There is no single technique
producing models that are
guaranteed to fulfill all of
the requirements above, but
rather there is a continuum
of methods (and hybrids)
offering different trade-offs
in these competing
objectives. Commonly used
techniques include linear regression, and nonlinear regression, regression
random forests, radial-basis functions, neural networks, support vector
machines (SVMs), and symbolic regression. Additional approaches like
boosting and ordinal optimizations can be used to amplify the capabilities of all
of the above methods even further.
This course predominantly focuses on modeling with symbolic regression and
compares it with the use of linear regression on several toy and real-world
examples. It considers two case studies to illustrate the data-driven modeling
workflow that leads the modeler from input-response data to models, to
questions about the problem difficulty and dimensionality, to insights, and,
eventually, to actionable knowledge (prediction, validation, active design of
Symbolic regression is a field of supervised learning by evolutionary
algorithms, aimed at modeling given numeric input-response data. Unlike
classical regression, which assumes a certain model structure and optimizes the
parameters, symbolic regression searches for appropriate model structure and
coefficients. Symbolic regression models are defined in a space of all possible
explicit expressions of the response variable as functions of some of the input
variables, constants and operators from a given set.
We present symbolic regression as a powerful methodology for industrial data
analysis and data-driven modeling, and cover the state-of-the art strategies for
efficient generation of plausible regression models, which are designed to
optimize competing trade-offs of high accuracy, low complexity, improved
generalization capabilities and trustworthiness.
- Motivation and challenges for data-driven modeling
- Commonly used modeling methods
- Requirements to successful input-response models
- Linear regression for input-response modeling: details and examples
- Symbolic regression via genetic programming using DataModeler AddOn for Wolfram Mathematica:
- Model generation and initialization;
- Model Selection, and Complexity control;
- Model evaluation;
- Model-based feature selection and dimensionality reduction;
- Model-based outlier detection;
- Model ensembles and active design-of-experiments.
- Case studies
This is a hands-on course.
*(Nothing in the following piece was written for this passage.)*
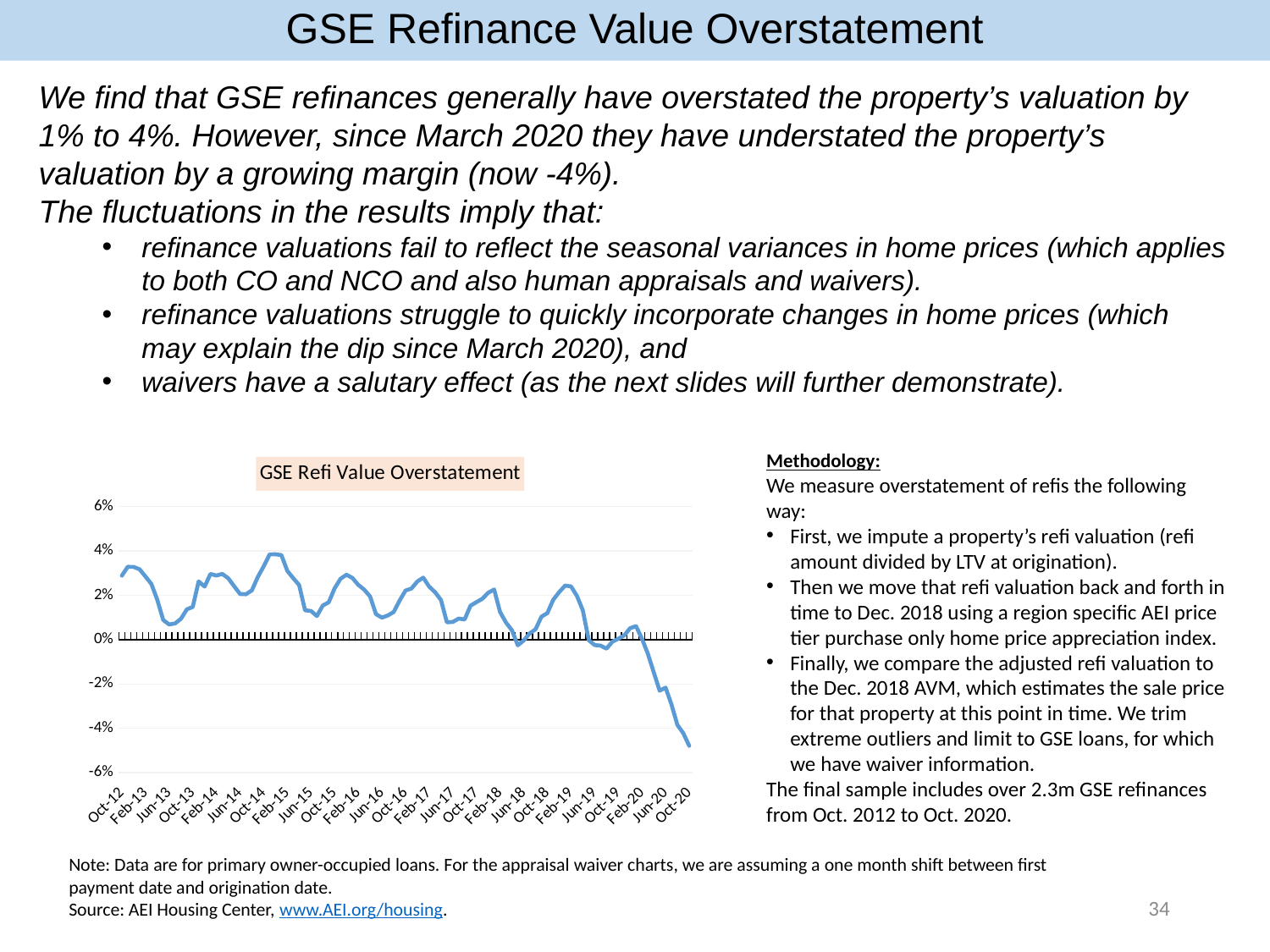
What is the title of the chart on the slide? GSE Refi Value Overstatement Is the value for Feb-15 greater or less than 2%? greater Which is larger, the value for Feb-15 or the value for Jun-13? Feb-15 Around which date does the line reach its lowest value? Oct-20 What kind of chart is shown on the slide? line chart What are the lowest and highest values shown on the y axis? -6% and 6% Is the value for Jun-20 greater or less than 0%? less Is the value for Oct-20 greater or less than -4%? less How many lines (series) are plotted in the chart? 1 Which is larger, the value for Oct-12 or the value for Oct-20? Oct-12 Do the values rise or fall between Feb-20 and Oct-20? fall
Participants will benefit maximally if they bring
laptops with Wolfram Mathematica installed and explore examples together
with the instructor.
- Mathematica notebooks with examples and case-studies
- Evolved-Analytics DataModeler Mathematica Add-on environment for
industrial data analysis (90-day license). See evolved-analytics.com for more
21 June 2012, 10.00-16.30
Katya Vladislavleva, PhD, PDEng
Katya Vladislavleva is a Chief Data Scientist and Partner at Evolved Analytics and CEO at Evolved Analytics Europe. She did a PhD on symbolic regression at Tilburg University, the Netherlands for empirical model building on noisy high-dimensional data and on applications of system identification in industry (discovering structure-property or structure-activity relationships for product development and building soft sensors for process control).
She also holds a Professional Doctorate in Engineering (industrial mathematics) from Eindhoven University of Technology, the Netherlands, and a Master of Science in Mathematics (mathematical theory of intelligent systems) from Moscow State University of Lomonosov, Russia. Her research interests include industrial process optimization, data-driven modeling and high-performance computing, particularly in the industrial scale data analysis and feature selection for regression.
In 2008-2011 she was a Guest Professor at Antwerp University, Belgium, teaching graduate and post-graduate courses on numerical linear algebra, optimization, elements of numerical and advanced numerical methods.